How is the value of a node determined? Using the transistor model described in the previous section, the original network is transformed into a network of resistors (formerly transistors) and capacitors (formerly nodes). If a node is not connected to any input, it is said to be *charged* with a

logic state determined by the state of the last driven node it was connected to. If two or more charged nodes in different logic states are connected then *charge sharing* occurs. In this case, all the connected nodes reach the same logic state; this state is determined by the relative capacitances and initial logic states of the nodes in the stage. For example, if a large (high capacitance) node such as a data bus were connected by a pass transistor to a small node such as the input to a register cell, then the small node would "share" the charge of the large node as its final value regardless of the charge it nad initially. Even nodes that ultimately have a connection to an input participate in charge sharing; the extent of their participation is governed by the relative sizes of the charge-sharing time constant and the time constant associated with the input connection.

Electrically connected nodes form natural groupings, called *stages*, bordered by input nodes (usually VDD and GND). If nodes in a stage are allowed to share charge, all will reach the same voltage,  $V_{share}$ , given by

$$V_{share:min} = \frac{\sum_{\substack{1 \text{ nodes} \\ all \text{ nodes}}} c_i}{\sum_{\substack{c_i \\ all \text{ nodes}}} c_i} \qquad V_{share:max} = \frac{\sum_{\substack{1 \text{ nodes} \\ x \text{ nodes}}} c_i + \sum_{\substack{x \text{ nodes} \\ c_i \\ all \text{ nodes}}} c_i}{\sum_{\substack{c_i \\ c_i \\ all \text{ nodes}}} c_i}$$
(2.3)

where the sums are over nodes in the current stage. Since nodes at logic state X contribute an undetermined amount of charge to the result,  $V_{share}$  is an interval whose bounds represent the worst case assumptions about the actual values of X nodes. These bounds are compared with the logic thresholds when calculating the charge-sharing value:

Charge-sharing value = 
$$\begin{cases} 0 & V_{share:max} \leq v_{low} \\ 1 & V_{share:min} \geq v_{high} \\ X & otherwise \end{cases}$$
(2.4)

This calculation is not strictly accurate when the stage contains transistors with gates of X. Such transistors might not make any connection at all; invalidating the various sums in equation 2.3. An alternative charge-sharing calculation that addresses this problem is discussed in Section 4.1.1.

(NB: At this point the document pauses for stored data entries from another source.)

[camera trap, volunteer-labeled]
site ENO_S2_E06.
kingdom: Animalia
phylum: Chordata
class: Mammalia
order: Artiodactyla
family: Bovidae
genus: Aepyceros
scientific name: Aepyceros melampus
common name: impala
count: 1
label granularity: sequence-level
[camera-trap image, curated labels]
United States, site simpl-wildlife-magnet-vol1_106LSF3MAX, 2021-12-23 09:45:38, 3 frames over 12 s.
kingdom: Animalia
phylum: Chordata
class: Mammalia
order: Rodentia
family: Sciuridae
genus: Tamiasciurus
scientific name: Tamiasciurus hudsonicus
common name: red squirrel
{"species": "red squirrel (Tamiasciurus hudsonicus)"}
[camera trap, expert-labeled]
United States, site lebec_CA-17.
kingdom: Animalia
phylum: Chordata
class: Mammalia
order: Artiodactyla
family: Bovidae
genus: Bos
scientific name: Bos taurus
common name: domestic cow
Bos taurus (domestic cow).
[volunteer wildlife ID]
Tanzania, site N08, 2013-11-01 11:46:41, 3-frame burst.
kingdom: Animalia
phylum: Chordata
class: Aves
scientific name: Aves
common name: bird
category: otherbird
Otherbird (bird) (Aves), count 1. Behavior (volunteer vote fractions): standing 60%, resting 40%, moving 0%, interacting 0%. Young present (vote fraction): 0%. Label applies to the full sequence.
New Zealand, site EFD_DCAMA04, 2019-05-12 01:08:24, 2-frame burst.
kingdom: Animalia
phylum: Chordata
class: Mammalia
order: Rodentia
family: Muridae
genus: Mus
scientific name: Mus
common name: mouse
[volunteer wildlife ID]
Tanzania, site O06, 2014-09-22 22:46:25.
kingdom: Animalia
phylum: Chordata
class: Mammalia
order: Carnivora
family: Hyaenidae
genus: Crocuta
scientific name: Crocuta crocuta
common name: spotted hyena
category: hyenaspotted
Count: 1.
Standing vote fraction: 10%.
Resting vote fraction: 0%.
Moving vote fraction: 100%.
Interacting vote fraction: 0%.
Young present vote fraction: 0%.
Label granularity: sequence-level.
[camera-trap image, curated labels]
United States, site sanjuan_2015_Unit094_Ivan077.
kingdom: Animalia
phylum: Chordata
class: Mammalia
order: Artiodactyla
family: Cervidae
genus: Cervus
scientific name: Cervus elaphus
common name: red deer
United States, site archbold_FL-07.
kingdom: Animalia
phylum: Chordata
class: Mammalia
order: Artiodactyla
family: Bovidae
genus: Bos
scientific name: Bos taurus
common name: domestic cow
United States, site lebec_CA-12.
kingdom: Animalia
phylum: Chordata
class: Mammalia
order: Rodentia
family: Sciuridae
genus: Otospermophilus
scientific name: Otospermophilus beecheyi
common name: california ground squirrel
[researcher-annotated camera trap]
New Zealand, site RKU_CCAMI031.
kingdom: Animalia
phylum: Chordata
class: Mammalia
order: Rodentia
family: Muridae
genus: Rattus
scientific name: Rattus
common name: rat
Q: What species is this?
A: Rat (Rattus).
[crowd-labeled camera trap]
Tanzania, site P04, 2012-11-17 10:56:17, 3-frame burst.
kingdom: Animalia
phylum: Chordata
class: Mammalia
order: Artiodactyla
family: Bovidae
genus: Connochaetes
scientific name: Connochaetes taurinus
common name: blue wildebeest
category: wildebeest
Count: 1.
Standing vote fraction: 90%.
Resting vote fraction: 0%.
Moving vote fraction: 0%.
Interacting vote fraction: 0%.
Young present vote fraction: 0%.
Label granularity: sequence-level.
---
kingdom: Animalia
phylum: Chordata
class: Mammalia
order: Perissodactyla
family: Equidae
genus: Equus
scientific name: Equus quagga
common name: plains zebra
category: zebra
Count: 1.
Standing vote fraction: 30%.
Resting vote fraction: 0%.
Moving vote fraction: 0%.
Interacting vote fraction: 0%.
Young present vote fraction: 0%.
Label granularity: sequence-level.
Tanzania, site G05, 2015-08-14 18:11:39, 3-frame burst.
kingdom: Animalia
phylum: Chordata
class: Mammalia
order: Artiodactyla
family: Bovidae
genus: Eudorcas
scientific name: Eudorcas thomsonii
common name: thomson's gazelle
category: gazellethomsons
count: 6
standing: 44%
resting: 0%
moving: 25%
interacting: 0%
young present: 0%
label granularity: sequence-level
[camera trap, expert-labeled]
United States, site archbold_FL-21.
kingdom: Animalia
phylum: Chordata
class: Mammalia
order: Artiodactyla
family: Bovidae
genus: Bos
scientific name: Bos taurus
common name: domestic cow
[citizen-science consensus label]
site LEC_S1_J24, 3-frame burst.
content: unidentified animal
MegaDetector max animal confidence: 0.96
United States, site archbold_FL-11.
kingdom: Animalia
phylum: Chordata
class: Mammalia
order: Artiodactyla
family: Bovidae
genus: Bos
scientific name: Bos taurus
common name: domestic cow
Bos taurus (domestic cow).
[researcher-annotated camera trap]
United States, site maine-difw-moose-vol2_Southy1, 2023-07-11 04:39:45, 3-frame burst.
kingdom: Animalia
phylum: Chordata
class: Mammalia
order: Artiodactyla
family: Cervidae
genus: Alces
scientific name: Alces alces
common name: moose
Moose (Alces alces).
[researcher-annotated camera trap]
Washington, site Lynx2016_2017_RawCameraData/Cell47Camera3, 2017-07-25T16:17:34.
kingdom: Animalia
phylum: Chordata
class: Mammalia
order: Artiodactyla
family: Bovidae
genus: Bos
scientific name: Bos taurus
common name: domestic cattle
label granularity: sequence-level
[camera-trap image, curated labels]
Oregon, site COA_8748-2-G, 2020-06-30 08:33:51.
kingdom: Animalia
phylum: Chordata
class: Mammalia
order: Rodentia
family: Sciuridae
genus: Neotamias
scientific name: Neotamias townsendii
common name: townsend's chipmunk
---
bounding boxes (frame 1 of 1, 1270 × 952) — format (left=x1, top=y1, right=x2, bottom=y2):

When one accounts for the resistance between nodes, it is difficult to calculate transition times for any nodes that change value because of charge sharing. RSIM simply schedules any charge-sharing transitions so they happen immediately. A more reasonable time constant might be  $(\sum_{i} R_{i})C_{eff}$  where the first term is the sum of all the resistances in the stage and

$$C_{eff} = \begin{cases} \sum_{\substack{0 \text{ and } X \text{ nodes}}} c_i & Charge\text{-sharing value} = 1\\ \sum_{\substack{1 \text{ and } X \text{ nodes}}} c_i & Charge\text{-sharing value} = 0\\ 0 & \text{otherwise} \end{cases}$$
(2.5)

is the amount of capacitance in the stage that needs to be charged/discharged to reach the chargesharing value. This time constant is surely an upper bound on the time of any transition in the stage. Note that transitions to X still happen immediately, a conservative assumption.

If a stage is connected to one or more inputs, the inputs determine the final voltage of each node in the stage. The effect of inputs on a particular node is characterized by the Thevenin equivalent for the stage (including the inputs at the boundary), regarding the given node as the output:



Figure 2.6. Equivalent circuit for a network node

 $V_{thev}$  a voltage interval  $[V_-, V_+]$  in the range [0, 1] specifying the possible voltages the output node may have. This value is calculated using each transistor's  $R_{static}$  resistance.

 $R_{drive}$  a resistance interval  $[R_-, R_+]$  in the range  $[0, \infty]$ . Three versions of this value are calculated;  $R_{drive:low}$ , using  $R_{dynlow}$  for each transistor;  $R_{drive:high}$ , using  $R_{dynhigh}$ ; and  $R_{drive:x}$  (see section 4.1.2). The appropriate version is chosen depending on the final voltage predicted by  $V_{thev}$ .

 $V_{thev}$  and  $R_{drive}$  are generally intervals, since the effective transistor resistances from which they are derived might themselves lie in an interval. Chapter 4 describes how  $V_{thev}$ ,  $C_{load}$ , and  $R_{drive}$  are estimated for nodes in actual networks.

It is sometimes useful to categorize a node according to its equivalent  $R_{drive}$ , i.e., how it affects neighboring nodes to which it becomes connected by conducting transistors:

input ( $R_{drive} = 0$ ). Node is a designated input node (e.g., VDD or GND). The value of input nodes can only be changed by explicit simulator commands; the assumption is that inputs supply enough current to be unaffected by connections (possibly shorts to other inputs) made by transistors.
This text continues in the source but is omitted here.